• [Job] Reproduce the lines below verbatim, starting with the line that contains "From the choices point" and going on through the line that contains "2.78 meters", with both of those lines included.

— start of Rows —

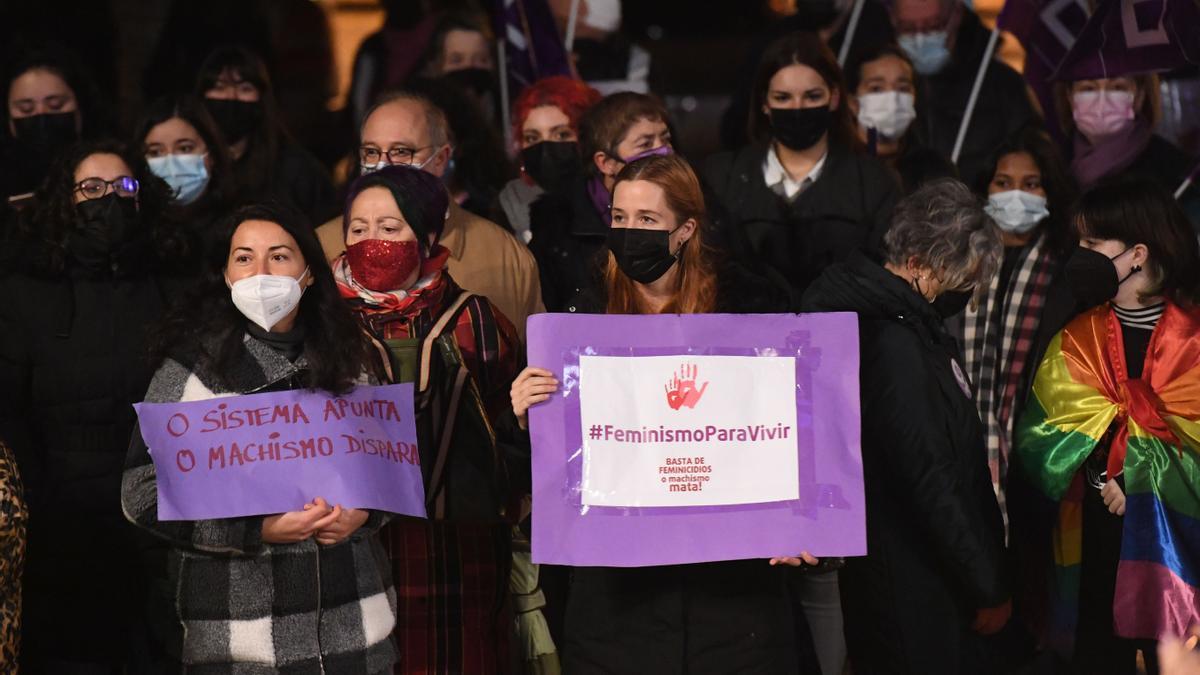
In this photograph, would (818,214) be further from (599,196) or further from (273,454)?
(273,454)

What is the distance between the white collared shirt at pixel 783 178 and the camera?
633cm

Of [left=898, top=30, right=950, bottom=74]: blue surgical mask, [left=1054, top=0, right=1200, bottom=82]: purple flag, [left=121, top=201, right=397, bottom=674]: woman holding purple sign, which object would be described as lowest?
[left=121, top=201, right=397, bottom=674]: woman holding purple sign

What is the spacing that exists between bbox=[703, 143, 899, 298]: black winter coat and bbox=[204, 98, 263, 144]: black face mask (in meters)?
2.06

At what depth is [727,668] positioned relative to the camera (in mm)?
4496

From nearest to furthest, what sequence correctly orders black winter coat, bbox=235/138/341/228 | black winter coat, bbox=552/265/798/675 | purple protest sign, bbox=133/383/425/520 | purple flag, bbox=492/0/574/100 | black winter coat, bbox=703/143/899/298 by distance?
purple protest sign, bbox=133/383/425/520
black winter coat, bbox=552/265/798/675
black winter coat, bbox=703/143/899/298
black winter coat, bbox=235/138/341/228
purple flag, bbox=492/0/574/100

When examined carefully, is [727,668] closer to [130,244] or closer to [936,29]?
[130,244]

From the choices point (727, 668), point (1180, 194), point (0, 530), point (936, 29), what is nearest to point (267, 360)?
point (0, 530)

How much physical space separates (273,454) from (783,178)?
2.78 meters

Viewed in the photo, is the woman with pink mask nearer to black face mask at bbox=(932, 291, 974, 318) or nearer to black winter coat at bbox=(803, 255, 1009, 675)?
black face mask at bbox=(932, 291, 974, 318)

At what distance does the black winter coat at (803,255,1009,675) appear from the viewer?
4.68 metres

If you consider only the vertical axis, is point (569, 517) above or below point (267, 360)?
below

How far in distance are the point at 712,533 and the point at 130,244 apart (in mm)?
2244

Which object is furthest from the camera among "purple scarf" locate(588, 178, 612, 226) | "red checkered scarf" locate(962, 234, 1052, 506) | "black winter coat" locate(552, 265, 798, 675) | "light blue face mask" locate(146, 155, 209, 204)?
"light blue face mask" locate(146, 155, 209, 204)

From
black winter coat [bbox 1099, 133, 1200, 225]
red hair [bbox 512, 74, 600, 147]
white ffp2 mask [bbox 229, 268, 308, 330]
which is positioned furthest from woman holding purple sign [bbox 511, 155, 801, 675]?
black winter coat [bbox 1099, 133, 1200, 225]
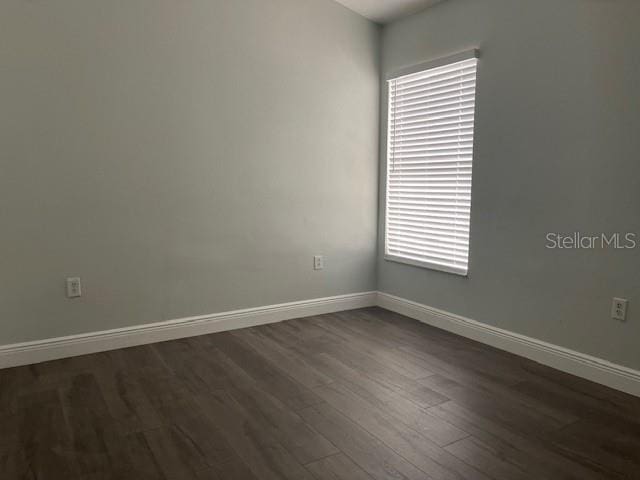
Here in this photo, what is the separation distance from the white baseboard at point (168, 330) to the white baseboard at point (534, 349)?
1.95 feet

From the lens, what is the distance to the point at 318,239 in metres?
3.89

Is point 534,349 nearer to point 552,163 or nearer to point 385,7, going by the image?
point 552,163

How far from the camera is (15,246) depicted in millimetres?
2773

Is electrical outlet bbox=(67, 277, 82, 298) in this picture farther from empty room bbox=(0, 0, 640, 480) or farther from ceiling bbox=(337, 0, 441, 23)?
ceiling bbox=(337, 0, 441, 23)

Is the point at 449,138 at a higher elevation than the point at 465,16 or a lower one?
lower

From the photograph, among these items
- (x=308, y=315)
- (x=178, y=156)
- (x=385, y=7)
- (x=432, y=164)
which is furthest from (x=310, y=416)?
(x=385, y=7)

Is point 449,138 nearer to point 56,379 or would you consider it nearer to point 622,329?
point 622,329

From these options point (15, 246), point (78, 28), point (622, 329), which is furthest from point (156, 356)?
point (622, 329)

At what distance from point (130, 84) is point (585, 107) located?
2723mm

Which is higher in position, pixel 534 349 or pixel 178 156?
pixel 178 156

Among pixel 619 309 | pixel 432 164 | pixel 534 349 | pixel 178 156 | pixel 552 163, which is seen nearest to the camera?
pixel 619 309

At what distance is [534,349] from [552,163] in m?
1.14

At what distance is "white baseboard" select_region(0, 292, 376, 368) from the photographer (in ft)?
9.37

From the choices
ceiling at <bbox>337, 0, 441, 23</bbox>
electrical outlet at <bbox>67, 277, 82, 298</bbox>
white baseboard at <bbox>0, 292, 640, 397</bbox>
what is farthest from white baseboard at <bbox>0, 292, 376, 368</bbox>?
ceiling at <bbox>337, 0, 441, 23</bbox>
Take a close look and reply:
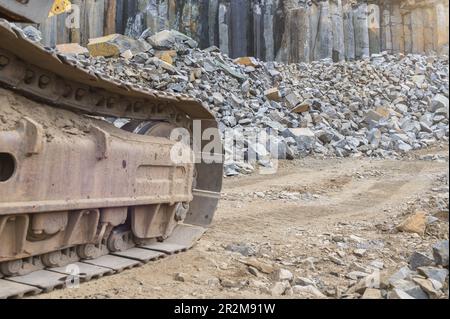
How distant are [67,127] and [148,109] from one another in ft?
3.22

— end of Rows —
— start of Rows —

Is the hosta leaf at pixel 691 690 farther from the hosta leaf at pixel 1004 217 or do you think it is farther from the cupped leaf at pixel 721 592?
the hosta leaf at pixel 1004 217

— end of Rows —

• [Completed exercise]
From the choices point (727, 668), point (1180, 194), point (0, 530), point (936, 29), what is nearest to point (267, 360)?
point (0, 530)

How much physical space separates (273,454) from (783,178)?
2.78 meters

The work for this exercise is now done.